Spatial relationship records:

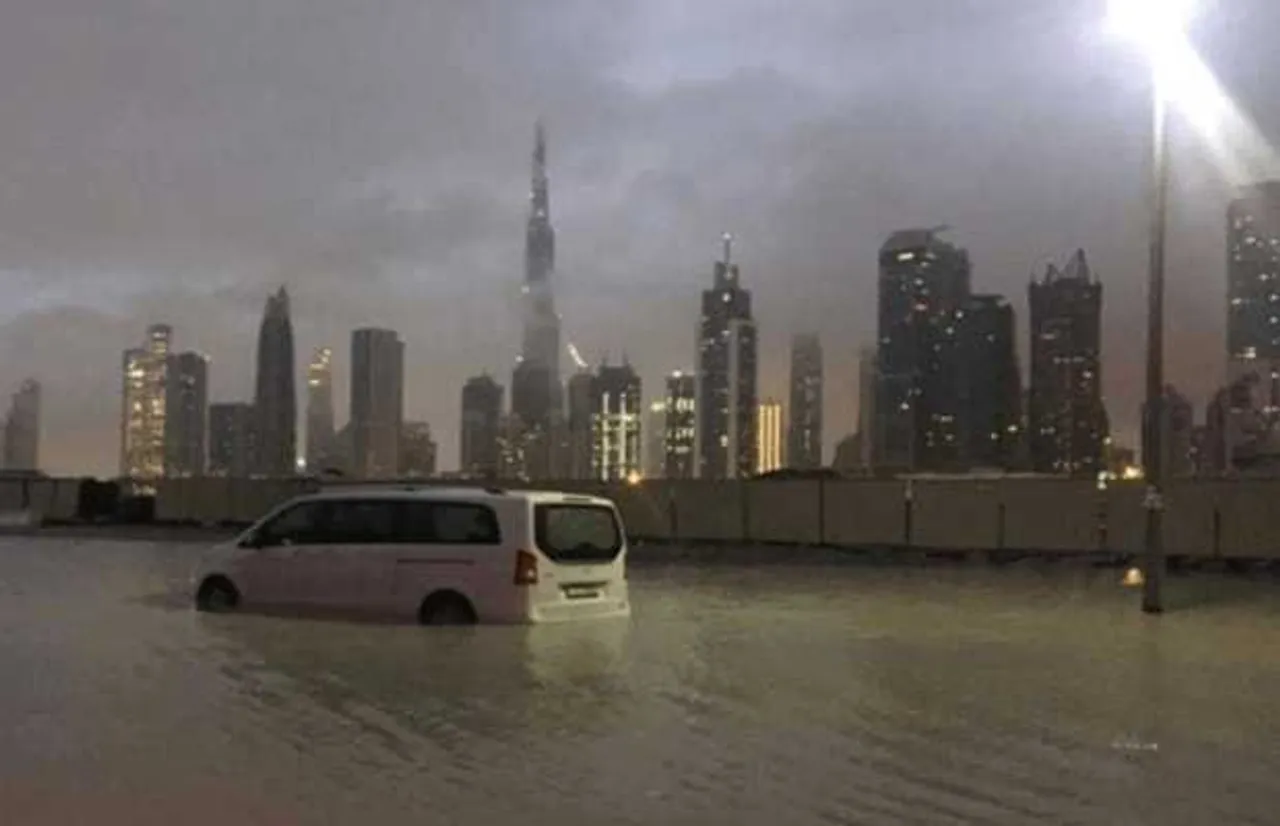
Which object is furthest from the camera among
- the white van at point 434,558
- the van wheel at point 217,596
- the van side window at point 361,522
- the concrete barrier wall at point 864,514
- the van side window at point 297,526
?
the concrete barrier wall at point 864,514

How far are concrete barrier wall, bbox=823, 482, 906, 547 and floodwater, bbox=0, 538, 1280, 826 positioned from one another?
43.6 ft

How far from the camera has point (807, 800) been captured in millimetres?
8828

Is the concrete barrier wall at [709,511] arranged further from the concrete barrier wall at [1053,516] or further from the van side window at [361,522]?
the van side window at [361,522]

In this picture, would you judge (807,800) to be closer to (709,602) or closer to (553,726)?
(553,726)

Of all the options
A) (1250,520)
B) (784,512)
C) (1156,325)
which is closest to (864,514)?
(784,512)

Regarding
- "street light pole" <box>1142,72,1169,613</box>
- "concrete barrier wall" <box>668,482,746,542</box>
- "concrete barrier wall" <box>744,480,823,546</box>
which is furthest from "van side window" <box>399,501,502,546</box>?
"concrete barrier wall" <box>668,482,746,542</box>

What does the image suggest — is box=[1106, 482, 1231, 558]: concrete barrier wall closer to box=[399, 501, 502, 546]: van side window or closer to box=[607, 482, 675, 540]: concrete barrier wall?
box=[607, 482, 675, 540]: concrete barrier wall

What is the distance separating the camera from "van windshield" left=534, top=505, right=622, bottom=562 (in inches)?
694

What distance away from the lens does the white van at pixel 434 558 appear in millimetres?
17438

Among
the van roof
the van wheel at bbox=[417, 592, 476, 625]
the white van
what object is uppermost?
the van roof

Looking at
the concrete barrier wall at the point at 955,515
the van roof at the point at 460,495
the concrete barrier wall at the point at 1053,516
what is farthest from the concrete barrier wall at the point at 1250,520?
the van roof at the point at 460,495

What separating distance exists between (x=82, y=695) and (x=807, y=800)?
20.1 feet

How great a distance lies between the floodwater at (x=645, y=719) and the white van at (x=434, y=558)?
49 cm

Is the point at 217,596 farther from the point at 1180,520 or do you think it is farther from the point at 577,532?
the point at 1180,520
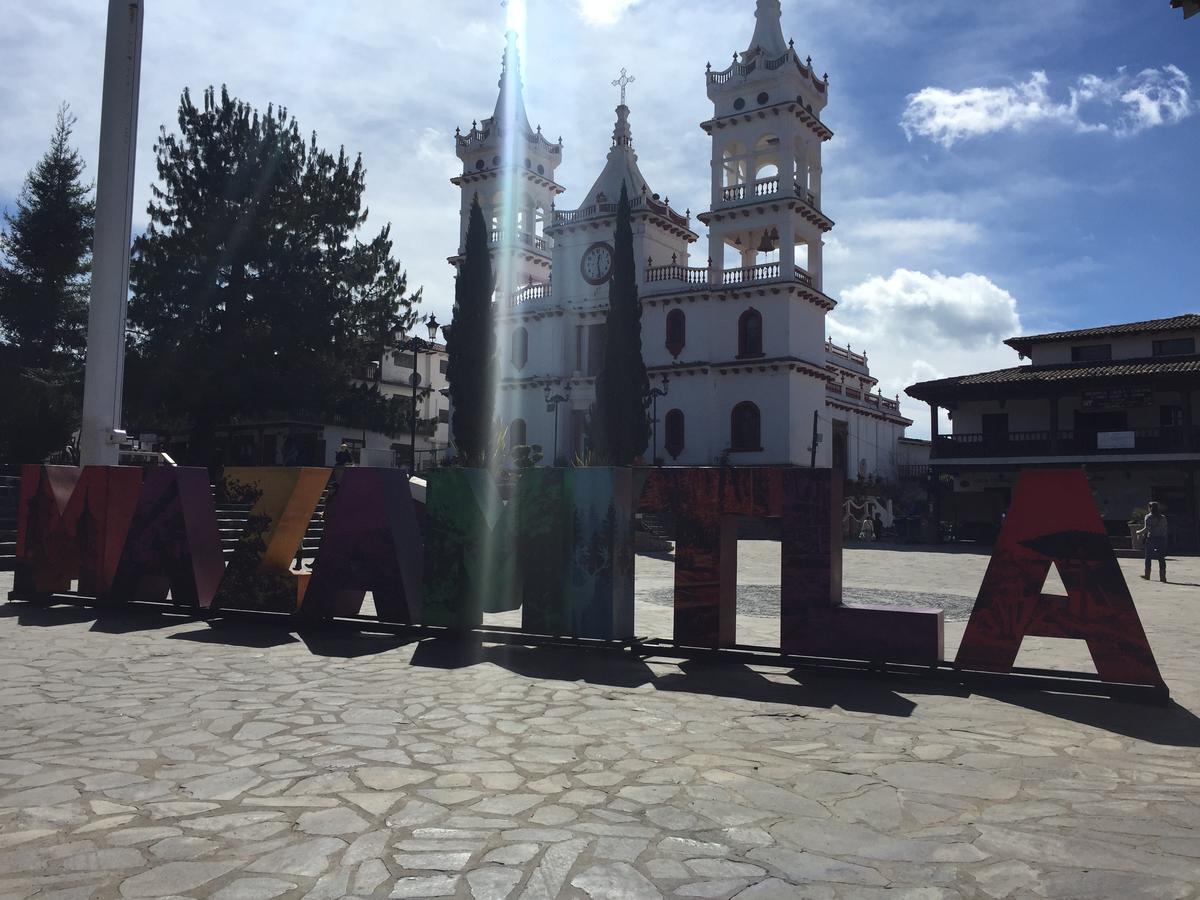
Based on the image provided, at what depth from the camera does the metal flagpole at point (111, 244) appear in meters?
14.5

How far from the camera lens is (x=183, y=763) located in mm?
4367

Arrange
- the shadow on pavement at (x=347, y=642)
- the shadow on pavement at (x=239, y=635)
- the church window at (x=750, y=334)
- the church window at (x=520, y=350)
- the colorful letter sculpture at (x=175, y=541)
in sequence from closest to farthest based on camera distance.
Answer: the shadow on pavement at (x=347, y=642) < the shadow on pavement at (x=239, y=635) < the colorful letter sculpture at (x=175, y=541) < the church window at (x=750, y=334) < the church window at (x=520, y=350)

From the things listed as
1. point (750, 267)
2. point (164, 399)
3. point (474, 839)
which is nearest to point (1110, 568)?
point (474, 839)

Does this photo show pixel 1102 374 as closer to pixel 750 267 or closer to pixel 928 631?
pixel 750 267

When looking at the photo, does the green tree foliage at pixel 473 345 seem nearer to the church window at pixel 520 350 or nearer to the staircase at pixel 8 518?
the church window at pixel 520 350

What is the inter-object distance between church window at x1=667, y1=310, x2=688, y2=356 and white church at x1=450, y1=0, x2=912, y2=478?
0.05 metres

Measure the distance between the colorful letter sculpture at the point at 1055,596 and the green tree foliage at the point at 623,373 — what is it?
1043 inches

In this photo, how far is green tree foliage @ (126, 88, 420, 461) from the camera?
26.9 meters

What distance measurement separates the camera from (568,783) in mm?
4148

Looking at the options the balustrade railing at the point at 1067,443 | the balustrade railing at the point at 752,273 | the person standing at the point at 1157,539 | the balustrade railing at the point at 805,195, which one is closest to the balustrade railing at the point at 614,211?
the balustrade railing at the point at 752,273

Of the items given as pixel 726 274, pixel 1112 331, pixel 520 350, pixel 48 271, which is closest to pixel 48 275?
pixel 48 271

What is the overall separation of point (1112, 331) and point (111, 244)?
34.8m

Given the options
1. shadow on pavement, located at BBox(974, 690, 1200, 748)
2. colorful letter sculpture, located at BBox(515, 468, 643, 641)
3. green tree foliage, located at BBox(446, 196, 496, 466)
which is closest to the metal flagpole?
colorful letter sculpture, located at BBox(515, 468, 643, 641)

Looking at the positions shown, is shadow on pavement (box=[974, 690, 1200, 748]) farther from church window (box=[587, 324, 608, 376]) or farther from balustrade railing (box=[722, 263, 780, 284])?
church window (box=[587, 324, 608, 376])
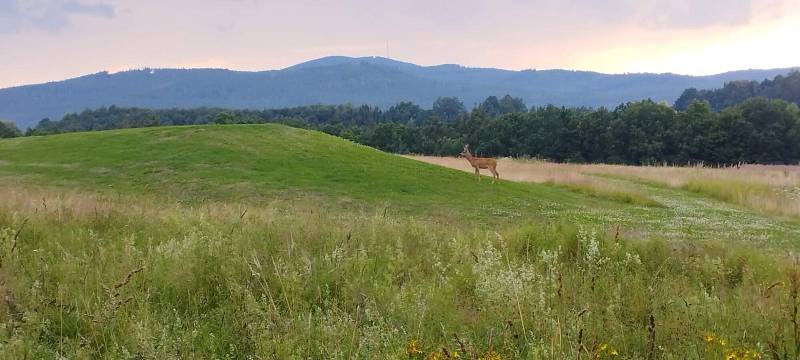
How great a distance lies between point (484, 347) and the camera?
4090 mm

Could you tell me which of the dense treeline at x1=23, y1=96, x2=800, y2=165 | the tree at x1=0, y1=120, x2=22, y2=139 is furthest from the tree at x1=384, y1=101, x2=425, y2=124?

Set exercise: Pictures excluded, copy exactly the lines running from the one with "What is the inter-object" through the last line of the material.

Full solution:
What is the inter-object distance between church window at x1=667, y1=310, x2=688, y2=356 and white church at x1=450, y1=0, x2=912, y2=478?
0.05 metres

Measure the distance between the colorful letter sculpture at the point at 1055,596 and the green tree foliage at the point at 623,373 — what is it?
1043 inches

In this photo, how far is green tree foliage @ (126, 88, 420, 461) from the camera?
26.9 meters

What distance measurement separates the camera from (568,783) in mm?
4148

Looking at the options the balustrade railing at the point at 1067,443 | the balustrade railing at the point at 752,273 | the person standing at the point at 1157,539 | the balustrade railing at the point at 805,195, which one is closest to the balustrade railing at the point at 614,211?
the balustrade railing at the point at 752,273

Of the items given as pixel 726 274, pixel 1112 331, pixel 520 350, pixel 48 271, which is closest to pixel 48 275?
pixel 48 271

What is the overall separation of point (1112, 331) and point (111, 244)?
34.8m

Given the options
1. shadow on pavement, located at BBox(974, 690, 1200, 748)
2. colorful letter sculpture, located at BBox(515, 468, 643, 641)
3. green tree foliage, located at BBox(446, 196, 496, 466)
which is closest to the metal flagpole?
colorful letter sculpture, located at BBox(515, 468, 643, 641)

Looking at the positions shown, is shadow on pavement (box=[974, 690, 1200, 748]) farther from church window (box=[587, 324, 608, 376]) or farther from balustrade railing (box=[722, 263, 780, 284])?
church window (box=[587, 324, 608, 376])
How great a distance lies between point (484, 347) and the camera?
4090 mm

Could you tell me which of the dense treeline at x1=23, y1=96, x2=800, y2=165 | the tree at x1=0, y1=120, x2=22, y2=139 is furthest from the tree at x1=384, y1=101, x2=425, y2=124?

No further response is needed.